About 40% of the patients returning from Brazil over a 16-year period had skin conditions, the most common being cutaneous larva migrans, where tiny round worms penetrate the upper layer of skin and sometimes begin to move slowly under the surface, causing severe itchiness.
Next most common was diarrhea triggered by various pathogens, and then fever-causing illnesses like dengue and malaria.
Dengue, which is spread by mosquitos and usually causes little more than severe flu-like symptoms, is present throughout Brazil, especially in cities. Malaria is endemic in the northwest, covering two cities that will host World Cup matches.
Yellow fever, passed on by the same type of mosquito as dengue and killing about 7% of patients, may be the most serious infectious threat, though none of the Brazil travellers seen in the sentinel clinics had it.
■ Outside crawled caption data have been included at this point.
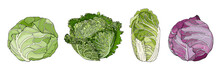 Headed Types Of Cabbage
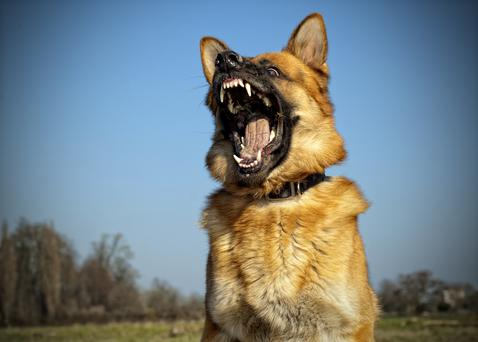 German Shepard dog with aggressive expression whilst leaping from the ground.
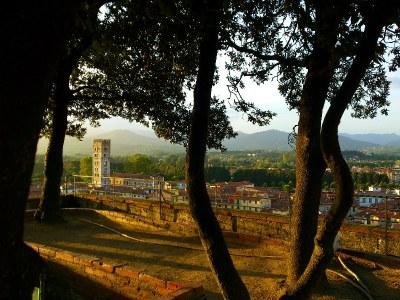 Die Bäume vom Torre Guinigi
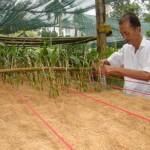 Chọn giá thể trồng Lan Mokara - chon gia the trong lan mokara 150x150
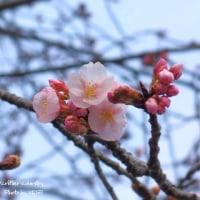 2017 開花宣言 in IWAKI
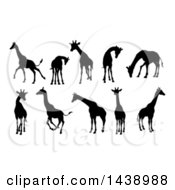 Clipart Of Black Silhouetted Giraffes Royalty Free Vector Illustration by AtStockIllustration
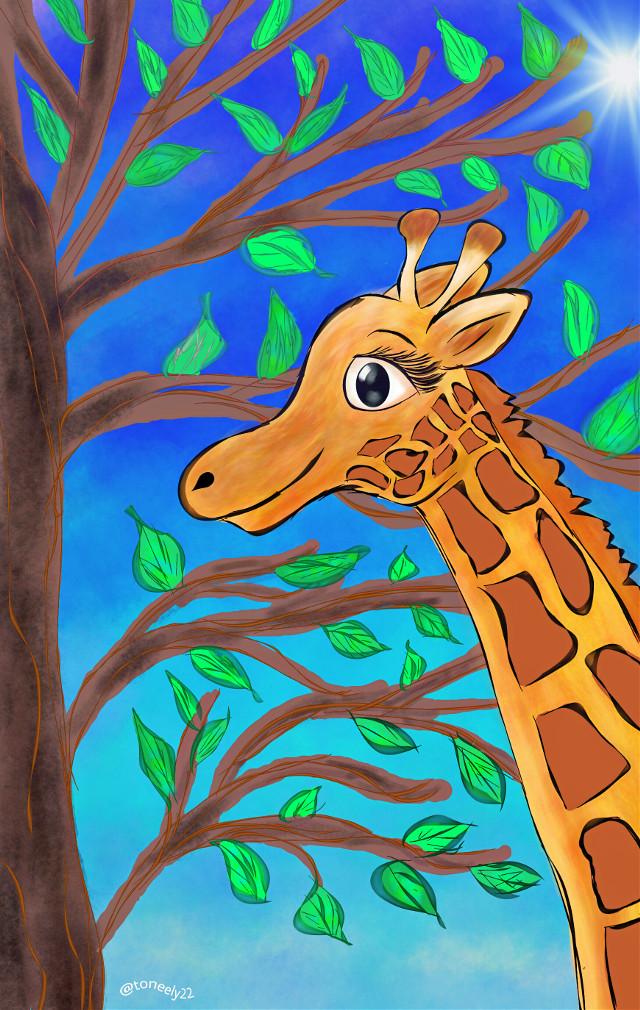 My Young Giraffe Thank you for your Votes! #dcwildlife #DCjungles #giraffe #drawing #art #petsandanimals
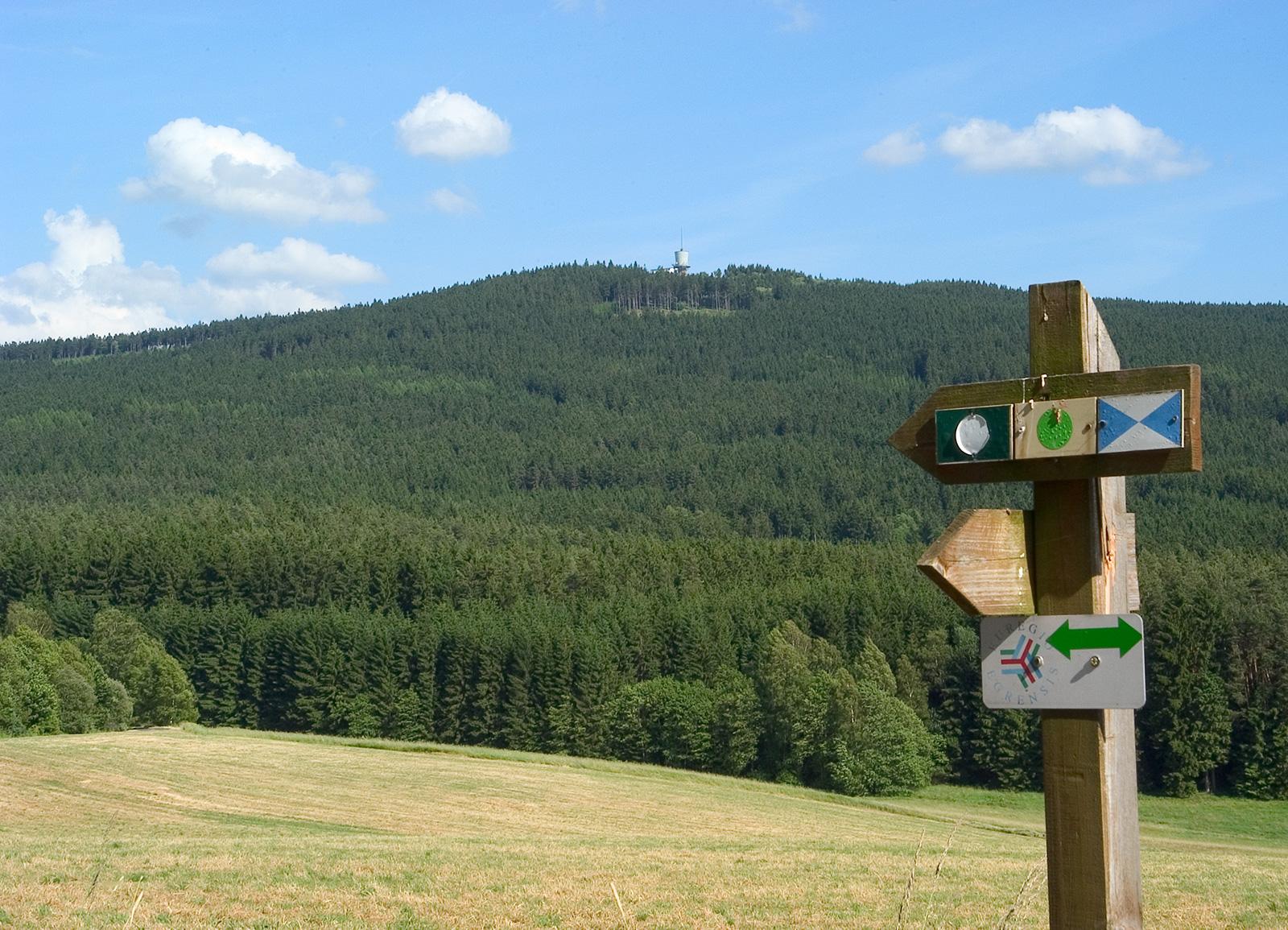 Neualbenreuth-Wandern-Tillenberg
It is not considered a risk in the country’s main coastal cities, but the study authors urge vaccination for yellow fever in areas further inland, which take in five World Cup and two Olympic sites.Fans planning to attend either event should first drop in to a travel-medicine clinic and obtain vaccinations or anti-malarial drugs, depending on where they plan to go, said Dr. Keystone. Once on the ground, they should be careful to use mosquito repellant, spurn tap water and limit eating of street-stall food, he said.
With such precautions, the vast majority will stay healthy, said the physician, who heartily recommends the cultural benefits of visiting less-developed parts of the world.
In fact, to put the infection threat in context, he said the most common way that foreign travelers die — accounting for 40% of fatalities — is in motor-vehicle accidents. Perhaps the most important health-protecting measure fans can take in Brazil is avoiding travelling by rural road at night, said Dr. Keystone.